Though the average family, and especially the poor, have never before had such wealth broadly defined, today’s world suffers many shortcomings. The social safety net of a properly limited government is not always effective or well designed.  Each person in our newest generation in seeking the esteem of its family and community will ask how best to fix these shortcomings and to address and reduce the barriers to their’s and their neighbor’s fulfillment of their potential for a rich and fulfilling life. Will they turn to the “socialism” of Bernie Sanders or the individual/family-based free market model of Adam Smith?

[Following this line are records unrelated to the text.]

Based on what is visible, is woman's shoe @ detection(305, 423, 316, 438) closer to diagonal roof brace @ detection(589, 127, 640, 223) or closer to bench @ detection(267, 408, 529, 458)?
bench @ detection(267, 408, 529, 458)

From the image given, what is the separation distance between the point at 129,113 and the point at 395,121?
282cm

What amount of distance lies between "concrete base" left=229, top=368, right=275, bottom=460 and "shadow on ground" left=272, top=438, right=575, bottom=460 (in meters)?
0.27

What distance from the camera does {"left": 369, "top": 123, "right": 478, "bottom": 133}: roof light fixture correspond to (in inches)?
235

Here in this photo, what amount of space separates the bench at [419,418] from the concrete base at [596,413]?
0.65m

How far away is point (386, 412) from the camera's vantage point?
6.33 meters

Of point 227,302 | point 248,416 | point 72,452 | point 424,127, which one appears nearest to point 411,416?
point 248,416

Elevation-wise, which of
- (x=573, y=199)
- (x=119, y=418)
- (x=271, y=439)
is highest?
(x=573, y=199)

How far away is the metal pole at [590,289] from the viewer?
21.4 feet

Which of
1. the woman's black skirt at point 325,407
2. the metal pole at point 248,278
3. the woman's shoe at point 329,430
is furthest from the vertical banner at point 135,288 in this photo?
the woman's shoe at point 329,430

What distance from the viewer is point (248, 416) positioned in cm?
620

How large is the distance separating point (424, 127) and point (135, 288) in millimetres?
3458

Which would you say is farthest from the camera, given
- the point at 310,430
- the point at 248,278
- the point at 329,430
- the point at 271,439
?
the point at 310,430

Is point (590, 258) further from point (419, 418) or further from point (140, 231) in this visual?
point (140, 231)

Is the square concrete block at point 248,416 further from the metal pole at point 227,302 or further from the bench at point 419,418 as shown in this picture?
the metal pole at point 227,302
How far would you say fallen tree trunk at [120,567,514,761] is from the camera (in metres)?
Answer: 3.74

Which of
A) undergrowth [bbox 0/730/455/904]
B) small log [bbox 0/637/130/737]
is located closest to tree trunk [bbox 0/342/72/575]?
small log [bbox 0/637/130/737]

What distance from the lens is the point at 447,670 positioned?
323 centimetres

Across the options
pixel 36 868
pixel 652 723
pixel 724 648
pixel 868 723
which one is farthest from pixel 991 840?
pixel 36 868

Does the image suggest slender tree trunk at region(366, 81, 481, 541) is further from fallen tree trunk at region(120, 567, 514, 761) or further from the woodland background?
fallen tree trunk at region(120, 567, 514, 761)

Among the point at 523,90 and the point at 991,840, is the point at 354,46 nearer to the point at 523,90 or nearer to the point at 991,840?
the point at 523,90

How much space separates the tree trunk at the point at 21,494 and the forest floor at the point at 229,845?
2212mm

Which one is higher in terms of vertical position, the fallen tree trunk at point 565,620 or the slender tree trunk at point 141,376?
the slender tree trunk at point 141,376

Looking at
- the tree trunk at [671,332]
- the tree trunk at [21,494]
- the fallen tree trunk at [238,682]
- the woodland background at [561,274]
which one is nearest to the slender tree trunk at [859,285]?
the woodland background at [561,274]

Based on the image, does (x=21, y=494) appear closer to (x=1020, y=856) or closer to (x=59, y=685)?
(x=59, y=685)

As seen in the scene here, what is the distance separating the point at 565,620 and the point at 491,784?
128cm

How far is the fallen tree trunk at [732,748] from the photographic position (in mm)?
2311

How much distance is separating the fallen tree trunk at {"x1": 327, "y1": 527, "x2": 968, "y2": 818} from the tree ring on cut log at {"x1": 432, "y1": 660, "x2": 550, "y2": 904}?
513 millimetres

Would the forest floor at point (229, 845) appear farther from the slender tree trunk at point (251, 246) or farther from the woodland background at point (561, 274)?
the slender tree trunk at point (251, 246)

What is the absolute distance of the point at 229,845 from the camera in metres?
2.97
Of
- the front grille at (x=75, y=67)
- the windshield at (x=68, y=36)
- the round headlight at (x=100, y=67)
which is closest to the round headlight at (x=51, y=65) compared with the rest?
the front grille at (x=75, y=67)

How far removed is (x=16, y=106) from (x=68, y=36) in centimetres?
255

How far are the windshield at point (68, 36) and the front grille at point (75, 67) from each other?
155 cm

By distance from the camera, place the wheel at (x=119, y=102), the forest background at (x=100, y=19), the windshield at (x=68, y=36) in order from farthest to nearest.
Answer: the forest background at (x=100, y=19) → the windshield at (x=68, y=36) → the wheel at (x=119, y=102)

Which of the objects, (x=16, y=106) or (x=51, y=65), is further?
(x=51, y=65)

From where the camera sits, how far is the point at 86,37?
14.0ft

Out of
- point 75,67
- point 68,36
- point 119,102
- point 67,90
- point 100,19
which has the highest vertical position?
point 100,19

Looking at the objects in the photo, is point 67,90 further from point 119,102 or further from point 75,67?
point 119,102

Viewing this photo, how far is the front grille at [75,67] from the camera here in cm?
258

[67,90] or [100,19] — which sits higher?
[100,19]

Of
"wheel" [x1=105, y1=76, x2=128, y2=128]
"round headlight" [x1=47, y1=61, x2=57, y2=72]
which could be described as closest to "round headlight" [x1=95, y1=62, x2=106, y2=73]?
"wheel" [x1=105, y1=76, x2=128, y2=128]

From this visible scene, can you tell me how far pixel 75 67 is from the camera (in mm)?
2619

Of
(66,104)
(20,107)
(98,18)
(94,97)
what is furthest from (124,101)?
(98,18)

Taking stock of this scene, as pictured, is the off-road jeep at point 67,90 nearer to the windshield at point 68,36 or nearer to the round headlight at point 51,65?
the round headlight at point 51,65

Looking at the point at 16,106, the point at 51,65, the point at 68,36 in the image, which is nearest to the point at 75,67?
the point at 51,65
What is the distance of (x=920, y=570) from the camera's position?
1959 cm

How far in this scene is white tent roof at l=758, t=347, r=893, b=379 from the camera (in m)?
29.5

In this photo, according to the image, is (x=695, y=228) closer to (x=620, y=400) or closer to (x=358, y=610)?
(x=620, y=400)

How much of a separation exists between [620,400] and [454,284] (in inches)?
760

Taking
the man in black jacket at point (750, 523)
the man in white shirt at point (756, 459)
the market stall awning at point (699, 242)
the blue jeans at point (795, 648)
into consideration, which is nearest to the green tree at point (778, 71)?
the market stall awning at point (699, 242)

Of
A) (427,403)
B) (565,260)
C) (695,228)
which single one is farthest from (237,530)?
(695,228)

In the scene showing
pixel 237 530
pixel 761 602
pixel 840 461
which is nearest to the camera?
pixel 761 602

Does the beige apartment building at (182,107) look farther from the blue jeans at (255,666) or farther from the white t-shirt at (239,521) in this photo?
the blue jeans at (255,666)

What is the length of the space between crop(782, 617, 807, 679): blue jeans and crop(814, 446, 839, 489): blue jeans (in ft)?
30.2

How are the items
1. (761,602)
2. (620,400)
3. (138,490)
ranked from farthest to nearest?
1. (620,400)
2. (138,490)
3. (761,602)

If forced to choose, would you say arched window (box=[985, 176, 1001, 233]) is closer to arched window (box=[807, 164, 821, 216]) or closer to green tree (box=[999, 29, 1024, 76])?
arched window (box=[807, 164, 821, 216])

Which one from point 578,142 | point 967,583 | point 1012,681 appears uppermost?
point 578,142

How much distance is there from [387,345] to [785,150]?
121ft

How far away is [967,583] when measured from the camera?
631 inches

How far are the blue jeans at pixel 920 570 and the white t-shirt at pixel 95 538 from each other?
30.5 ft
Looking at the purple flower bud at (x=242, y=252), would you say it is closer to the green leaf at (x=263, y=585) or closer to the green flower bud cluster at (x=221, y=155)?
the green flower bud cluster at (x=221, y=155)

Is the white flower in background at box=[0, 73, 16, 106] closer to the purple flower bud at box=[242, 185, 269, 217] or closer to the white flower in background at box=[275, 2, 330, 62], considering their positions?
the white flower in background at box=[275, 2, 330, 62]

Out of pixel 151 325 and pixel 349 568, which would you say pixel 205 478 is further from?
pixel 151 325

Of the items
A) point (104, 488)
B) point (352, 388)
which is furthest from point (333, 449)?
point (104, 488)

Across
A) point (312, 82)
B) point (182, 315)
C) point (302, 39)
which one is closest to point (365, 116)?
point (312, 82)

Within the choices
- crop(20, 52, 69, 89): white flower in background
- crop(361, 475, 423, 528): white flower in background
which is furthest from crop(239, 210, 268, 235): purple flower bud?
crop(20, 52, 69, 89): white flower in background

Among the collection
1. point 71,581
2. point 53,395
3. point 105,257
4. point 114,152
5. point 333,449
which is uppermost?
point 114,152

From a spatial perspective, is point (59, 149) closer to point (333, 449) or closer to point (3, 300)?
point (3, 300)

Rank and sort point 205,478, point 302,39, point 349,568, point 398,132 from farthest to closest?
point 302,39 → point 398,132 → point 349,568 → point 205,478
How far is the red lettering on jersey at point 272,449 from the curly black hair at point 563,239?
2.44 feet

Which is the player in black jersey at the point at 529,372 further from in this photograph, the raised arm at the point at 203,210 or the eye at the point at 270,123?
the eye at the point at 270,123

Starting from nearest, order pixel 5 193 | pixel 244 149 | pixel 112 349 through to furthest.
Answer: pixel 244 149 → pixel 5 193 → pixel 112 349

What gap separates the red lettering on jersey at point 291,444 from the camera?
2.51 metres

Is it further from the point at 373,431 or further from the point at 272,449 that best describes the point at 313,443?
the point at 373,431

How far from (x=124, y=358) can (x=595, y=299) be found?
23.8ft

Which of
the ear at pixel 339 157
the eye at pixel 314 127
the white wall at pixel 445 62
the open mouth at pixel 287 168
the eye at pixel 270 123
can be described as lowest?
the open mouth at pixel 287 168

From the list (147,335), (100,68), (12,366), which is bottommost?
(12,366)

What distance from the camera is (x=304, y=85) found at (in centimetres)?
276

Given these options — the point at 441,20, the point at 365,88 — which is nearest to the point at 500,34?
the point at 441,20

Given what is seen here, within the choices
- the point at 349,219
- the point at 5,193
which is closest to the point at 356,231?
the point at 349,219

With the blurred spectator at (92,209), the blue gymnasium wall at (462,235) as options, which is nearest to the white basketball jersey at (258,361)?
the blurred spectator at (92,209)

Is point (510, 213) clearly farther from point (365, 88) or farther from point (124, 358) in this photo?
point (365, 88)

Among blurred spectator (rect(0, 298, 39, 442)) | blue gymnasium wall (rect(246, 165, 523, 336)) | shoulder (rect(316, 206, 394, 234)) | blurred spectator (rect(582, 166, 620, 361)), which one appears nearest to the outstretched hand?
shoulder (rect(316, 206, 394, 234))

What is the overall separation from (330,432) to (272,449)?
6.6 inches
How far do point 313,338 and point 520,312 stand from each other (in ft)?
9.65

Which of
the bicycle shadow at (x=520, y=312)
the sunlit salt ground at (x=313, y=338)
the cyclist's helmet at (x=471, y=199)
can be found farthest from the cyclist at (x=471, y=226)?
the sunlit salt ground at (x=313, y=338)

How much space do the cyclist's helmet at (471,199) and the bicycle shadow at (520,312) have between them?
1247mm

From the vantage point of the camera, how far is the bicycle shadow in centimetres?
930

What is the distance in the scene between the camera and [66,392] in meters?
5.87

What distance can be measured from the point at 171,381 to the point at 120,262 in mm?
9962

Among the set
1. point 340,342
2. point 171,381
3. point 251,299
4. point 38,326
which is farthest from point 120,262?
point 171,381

So called “socialism” is enjoying a resurgence of popularity among American youth today. Even before Trump’s election a majority of 18-29 year old’s viewed socialism favorably. “Why-so-many-millennials-are-socialists”  Why is this, given the strong theoretical and empirical case against it?  For one they were not alive to see its greatest failures (though we now have Venezuela and North Korea).  They seem to think of countries like Sweden as socialist. While the free market capitalist country of Sweden has a larger government than the U.S., it ranks only a bit below the U.S. on the Frasier Institute Index of Economic Freedom (8.07 versus 7.83 in 2015).  For example, Sweden adopted a nationwide universal voucher program (school choice) in 1992, well ahead of the U.S.  https://www.fraserinstitute.org/studies/economic-freedom

Like every generation before it, today’s youth wants to “do good.” They want to contribute to making the world better than it already is. Those of us who highly value our personal freedom as the basis of how we live and who have studied the weaknesses of government provided and guided economic resources [e.g., https://wcoats.blog/2020/01/25/crony-capitalism/] must take up the challenge of explaining the superiority of a family based social structure and honest, law abiding, mutual respecting, cooperative culture. While free market capitalism has produced incredible riches for almost everyone, its primary virtue, and potential appeal to Generation Z, is its promotion of caring for and serving our fellow man.